▸ **Trecho do texto**:
+++++
É sabido que já nas Ordenações Filipinas era previsto no Livro Quinto, Título LXXV, pena altamente severa àquele que cortasse árvore ou fruto, penas estas que vulnera o infrator ao açoite e ao degredo para a África pelo lapso de quatro anos, em caso de dano mínimo, ou, em sendo considerado de maior gravidade, persistiria o degredo para todo o sempre.

No Brasil, até a promulgação da Constituição de 1988, o tema da proteção do meio ambiente nunca havia sido motivo de tutela constitucional, tendo a atual Carta Maior constituído um marco histórico, na medida em que dedicou um capítulo para disciplinar o assunto.

Tal elevação ao status constitucional veio de encontro a uma tendência contemporânea com os interesses difusos, e, em especial com o meio ambiente, que deve ser saudável, equilibrado e íntegro.

José Afonso da Silva ao discorrer sobre a possibilidade de responsabilização penal da pessoa jurídica diz que "Cabe invocar, aqui, a tal propósito, o disposto no art. 173, § 5º, que prevê a possibilidade de responsabilização das pessoas jurídica, independente da responsabilização de seus dirigentes, sujeitando-as às punições compatíveis com sua natureza, nos atos praticados contra a ordem econômica, que tem como um de seus princípios a defesa do meio ambiente."

Os professores Celso Bastos e Ives Gandra Martins dizem que "a atual Constituição rompeu com um dos princípios "que vigorava plenamente no nosso sistema jurídico, o de que a pessoa jurídica, a sociedade, enfim, não é possível de responsabilização plena."

Preciso é sublinhar que a Constituição Federal também possibilita a responsabilização penal da pessoa jurídica em infrações cometidas contra o meio ambiente; contra a ordem econômica e financeira e contra a economia popular.

Sem previsão específica no Código Penal Brasileiro, a sujeição criminal está na legislação extravagante, instando aqui também ser consignada a Lei de Engenharia Genética (Lei 8.974/95).


SINOPSE ALICERÇANTE DO PRINCÍPIO "SOCIETAS DELINQUERE NON POTEST"
+++++
▸ **Material fornecido**:
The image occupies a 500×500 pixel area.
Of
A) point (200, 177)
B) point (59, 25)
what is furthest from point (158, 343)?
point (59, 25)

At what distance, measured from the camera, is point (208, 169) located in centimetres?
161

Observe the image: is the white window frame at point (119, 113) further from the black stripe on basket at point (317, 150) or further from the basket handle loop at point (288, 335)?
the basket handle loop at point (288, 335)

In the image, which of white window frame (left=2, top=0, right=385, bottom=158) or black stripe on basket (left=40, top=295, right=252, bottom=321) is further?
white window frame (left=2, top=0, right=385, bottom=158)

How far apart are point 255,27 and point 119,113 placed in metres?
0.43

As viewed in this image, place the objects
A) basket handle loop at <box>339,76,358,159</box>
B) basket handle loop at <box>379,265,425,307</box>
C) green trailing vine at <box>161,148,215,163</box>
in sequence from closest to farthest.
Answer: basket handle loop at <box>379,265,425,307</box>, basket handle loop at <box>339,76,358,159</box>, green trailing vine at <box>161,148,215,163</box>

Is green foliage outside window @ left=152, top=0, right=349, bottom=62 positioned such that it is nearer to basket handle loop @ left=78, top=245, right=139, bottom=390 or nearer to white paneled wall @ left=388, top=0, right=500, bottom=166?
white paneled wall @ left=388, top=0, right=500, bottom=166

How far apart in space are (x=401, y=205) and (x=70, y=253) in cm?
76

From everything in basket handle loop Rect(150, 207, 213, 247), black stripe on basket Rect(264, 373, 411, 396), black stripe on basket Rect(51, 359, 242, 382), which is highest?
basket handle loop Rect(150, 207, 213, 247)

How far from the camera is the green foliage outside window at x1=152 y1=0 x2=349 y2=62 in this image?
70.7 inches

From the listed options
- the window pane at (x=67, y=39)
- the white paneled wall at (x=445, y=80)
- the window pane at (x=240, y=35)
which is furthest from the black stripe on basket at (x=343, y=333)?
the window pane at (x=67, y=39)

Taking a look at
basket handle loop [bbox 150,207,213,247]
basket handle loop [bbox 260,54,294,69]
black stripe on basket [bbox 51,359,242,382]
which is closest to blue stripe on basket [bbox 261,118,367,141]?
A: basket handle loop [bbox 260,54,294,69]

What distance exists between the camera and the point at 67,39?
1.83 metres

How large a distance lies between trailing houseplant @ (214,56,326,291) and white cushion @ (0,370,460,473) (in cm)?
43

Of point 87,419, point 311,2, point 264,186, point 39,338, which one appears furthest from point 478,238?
+++++
▸ **Problemas a resolver**:
(A) No trecho do texto, reescreva a passagem que começa em "Sem previsão específica" e termina após "Genética (Lei 8.974/95).", trocando "legislação extravagante" por "legislação especial".
(B) Liste todas as pessoas mencionadas pelo nome no trecho do texto.

▸ **Respostas escritas**:
(A)
Sem previsão específica no Código Penal Brasileiro, a sujeição criminal está na legislação especial, instando aqui também ser consignada a Lei de Engenharia Genética (Lei 8.974/95).

(B)
José Afonso da Silva
Celso Bastos
Ives Gandra Martins